By 2000, more than 400,000 people in villages around the Sundarbans national park were using solar power, through a mix of mini-grids and domestic solar-power systems.
At the time, the area had the highest per-capita consumption of solar power in the world, Chaudhuri noted.
The project earned him an Ashden Award, known as the “Green Oscars”, and the Euro Solar Award from Germany.
In 2006, it also inspired India’s then-President A.P.J. Abdul Kalam to invite Chaudhuri to design a captive solar unit for the presidential palace.
“Chaudhuri’s work is a classic example of empowerment of indigenous communities through solar power,” said Arun Tripathi, director general of the National Institute of Solar Energy, an autonomous body under the renewable energy ministry.
In 2009, Chaudhuri installed the country’s first grid-connected solar plant in West Bengal’s Jamuria village, a 2-megawatt (MW) project serving 5,000 families.
This was lauded as an “environmental breakthrough” because, until then, solar power had been limited to remote areas without access to electricity, said CSE’s Sengupta.

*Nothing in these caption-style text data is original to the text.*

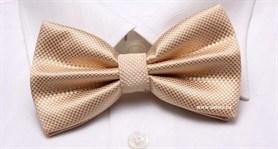 Бабочка для официанта - фото 4083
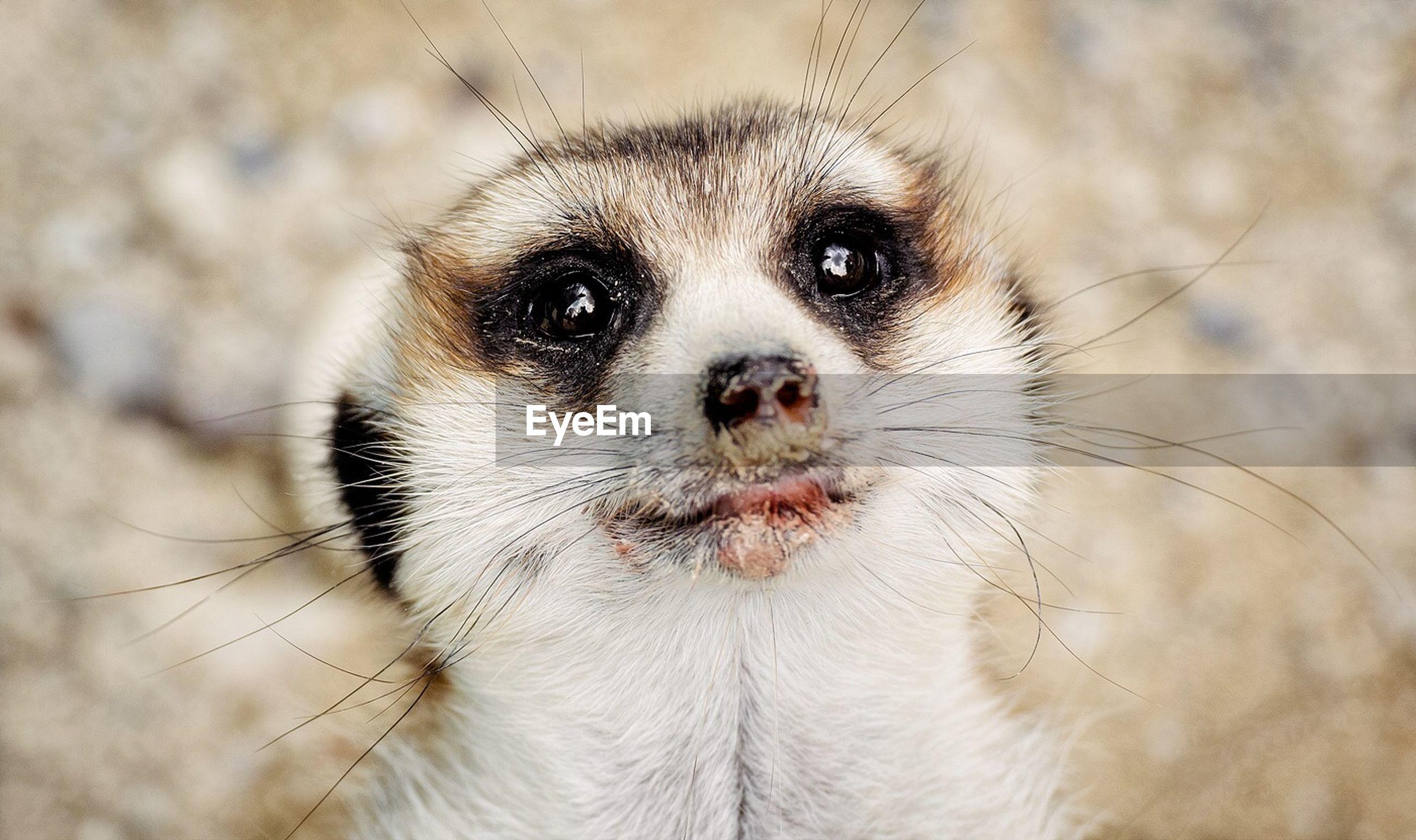 Close-up of cute meerkat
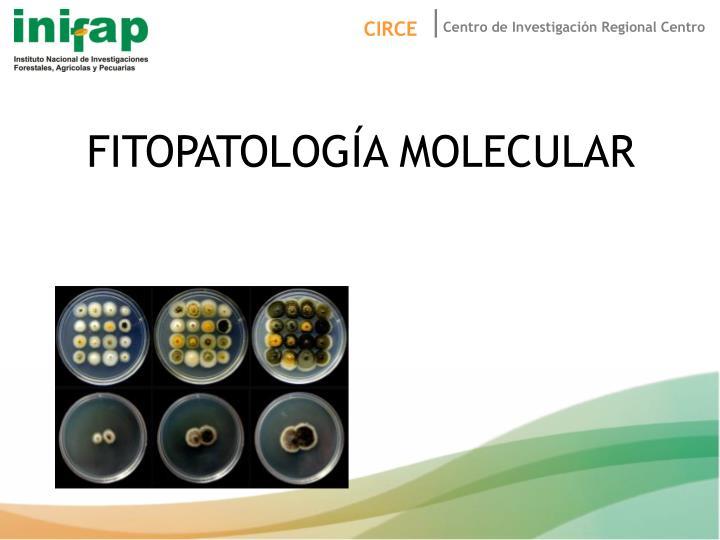 FITOPATOLOGÍA MOLECULAR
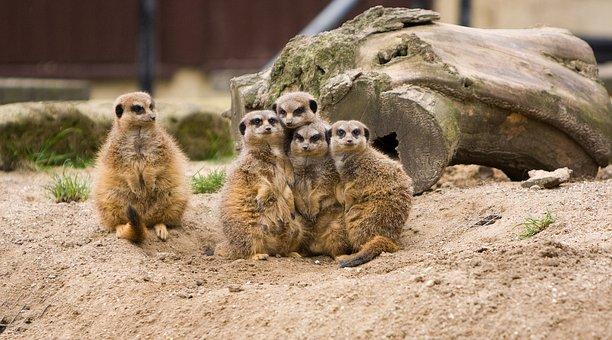 Meerkat, Meerkats, Family, Group, Odd, One, Huddled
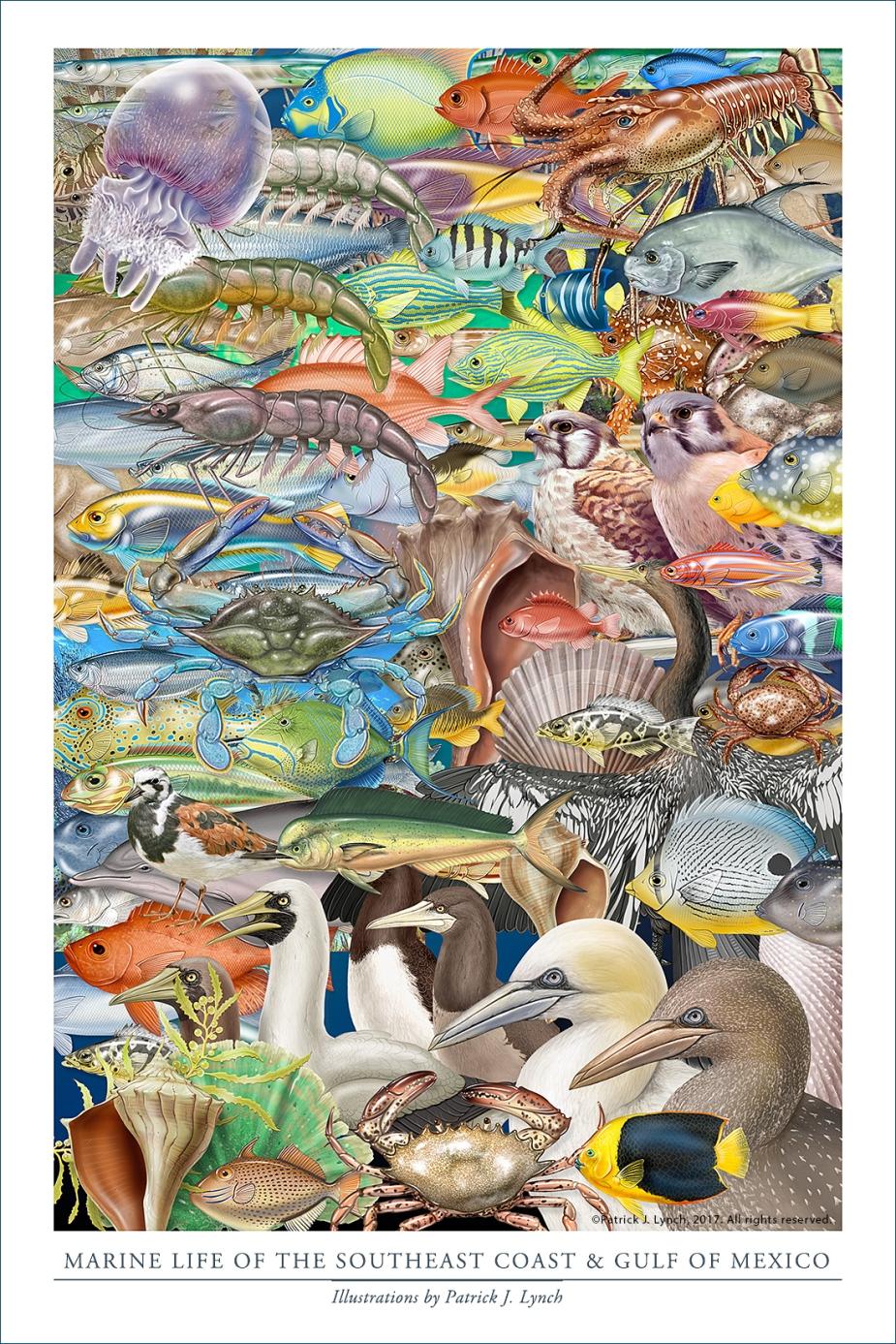 se-marine-life-poster-12x18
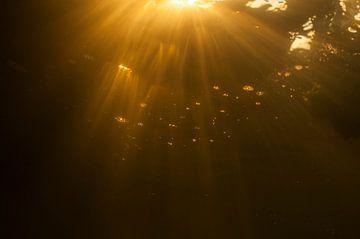 zonsondergang onderwater sur Annelies Cranendonk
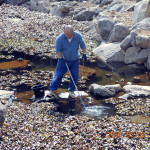 大池の清掃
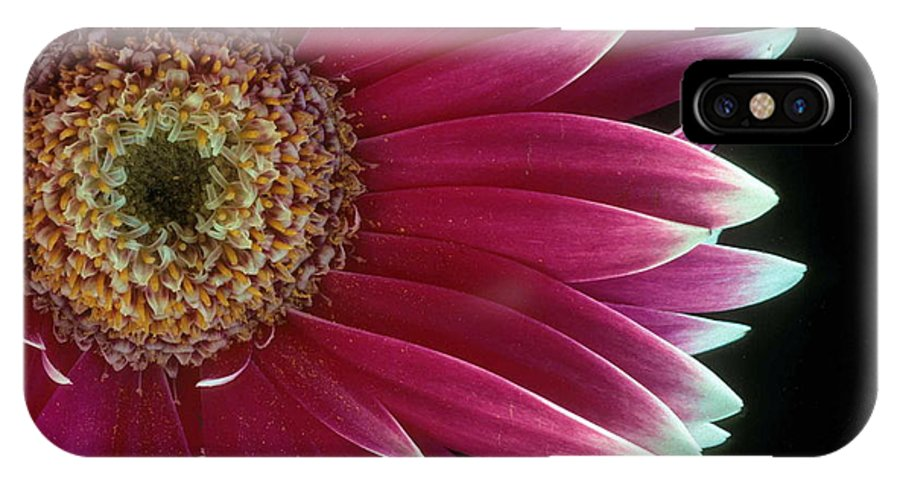 Gerber Daisy IPhone X Case featuring the photograph White Tipped Gerber by Laurie Paci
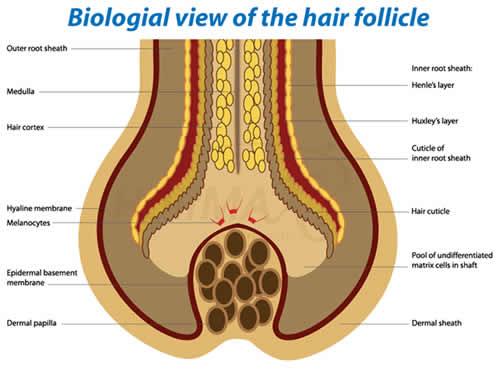 Dermal Papilla Hair Follicle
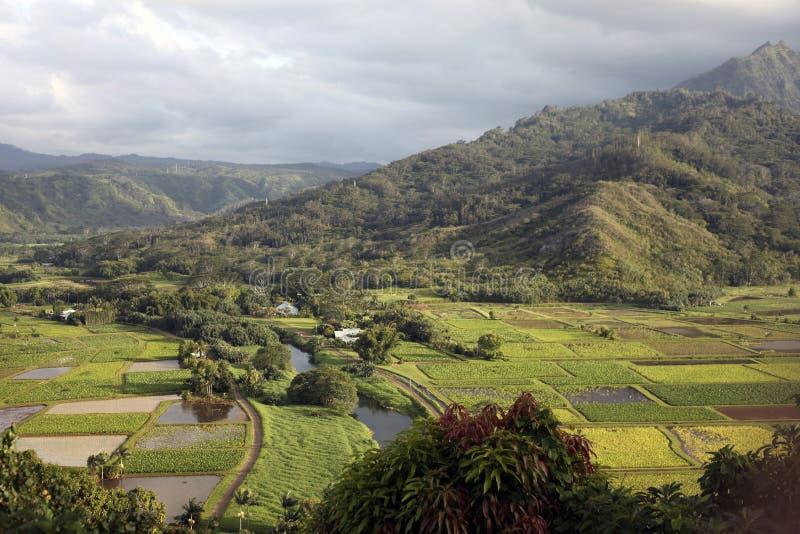 Hanalei谷,考艾岛,夏威夷 免版税库存照片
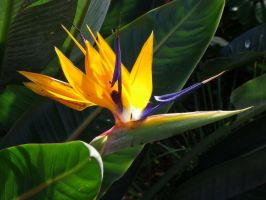 Birds of Paradise by apoclypse90210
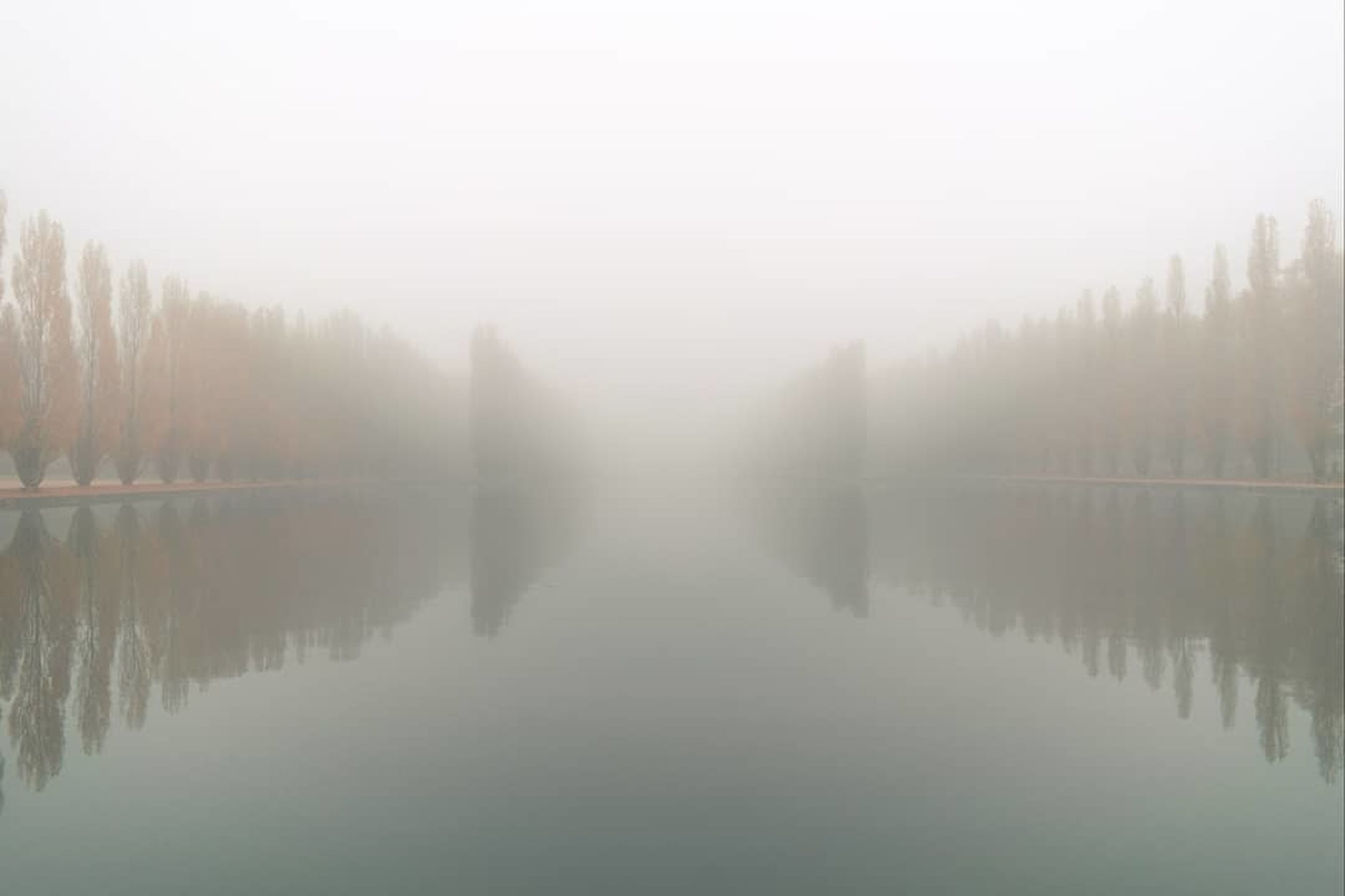 mist, fog, reflection, water, tranquility, lake, morning, tranquil scene, tree, beauty in nature, scenics - nature, nature, plant, no people, dawn, haze, sky, idyllic, forest, non-urban scene, day, outdoors, landscape, copy space, environment, sunrise, twilight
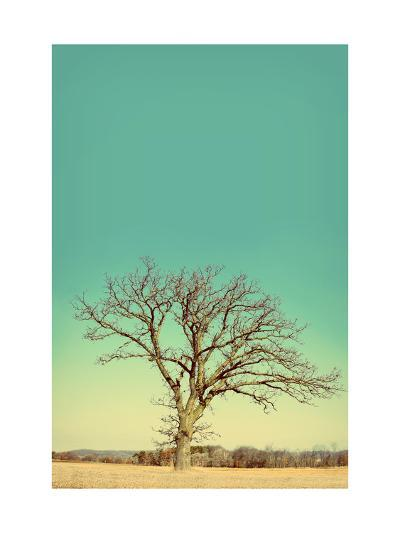 Lone Bare Branched Winter Tree in the Country-Christin Lola-Art Print
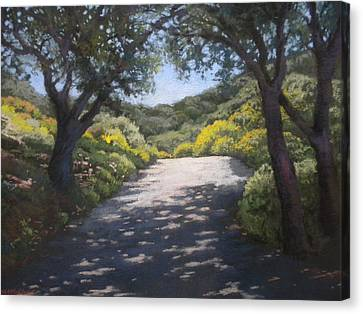 Sunlit Road Canvas Print by Maralyn Miller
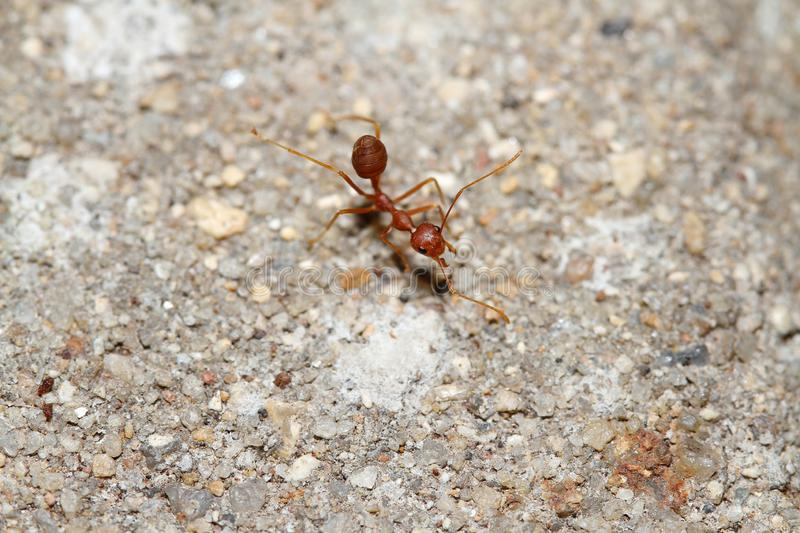 Oecophylla smaragdina Fabricius & x28;red ant& x29; on floor. Oecophylla smaragdina Fabricius & x28;red ant& x29; on floor stock photography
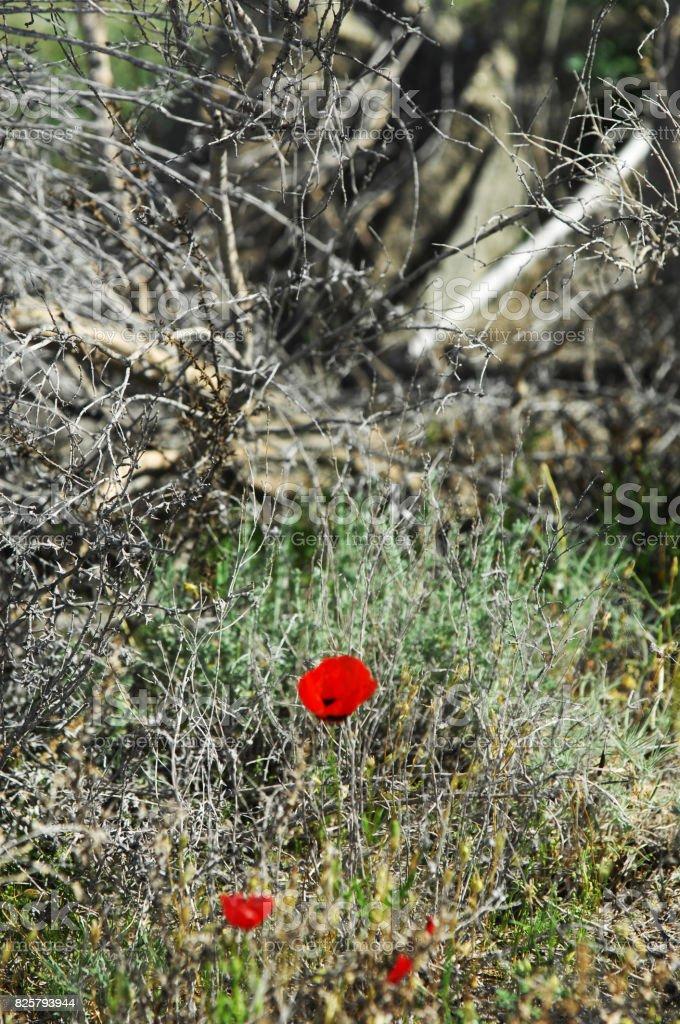 poppies in the desert stock photo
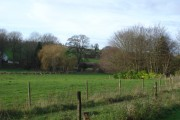 View towards stream from Holly Grove Farm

Jamuria was the first location to use solar to replace coal power in the grid, bringing clean energy into the mainstream, he said, noting it cut the amount of coal burned locally by 2,000 kg (4,400 pounds) per hour and decreased carbon emissions.
Sengupta and others said Chaudhuri’s work helped pave the way for India’s National Solar Mission, launched in 2010.
The initiative, on which Chaudhuri consulted, had an initial target of producing 20 gigawatts (GW) of solar power by 2022.
Having already nearly doubled that ahead of time, India has set a new goal of 100GW.
But as its solar power expansion has gained pace, a growing population and increasing urbanisation have made finding enough land for big projects more difficult.
In response, Chaudhuri came up with India’s first floating solar power station.
In 2014, after joining the nonprofit NB Institute for Rural Technology, which he now heads, he led construction of an experimental 10-kilowatt government-funded floating solar panel on a lake in Kolkata’s New Town.
“Designing the floating structure of the panel and anchoring it in the water body were major challenges,” he said.
That project grew into a national programme that now generates more than 1,700MW of solar power from floating panels in various coastal states around the country.
Despite its progress, India’s solar push has some limitations including high capital costs, scarcity of land and the need for sunny weather, said Partha S. Bhattacharyya, former chairman of Coal India Limited, the world’s largest coal producer which is also investing in solar energy projects.
“Thermal (coal) power is reliable and consistent, due to greater grid stability,” he added.
Chaudhuri and his team are currently experimenting with solar-powered pumps that push water up to a higher storage reservoir that can then generate hydro-electricity using micro turbines, supplying villages when needed.
“The very concept of solar power has changed from simply providing lights to controlling carbon emissions,” Chaudhuri said. “It is time that we seriously think about how to leave behind a more livable world for future generations.”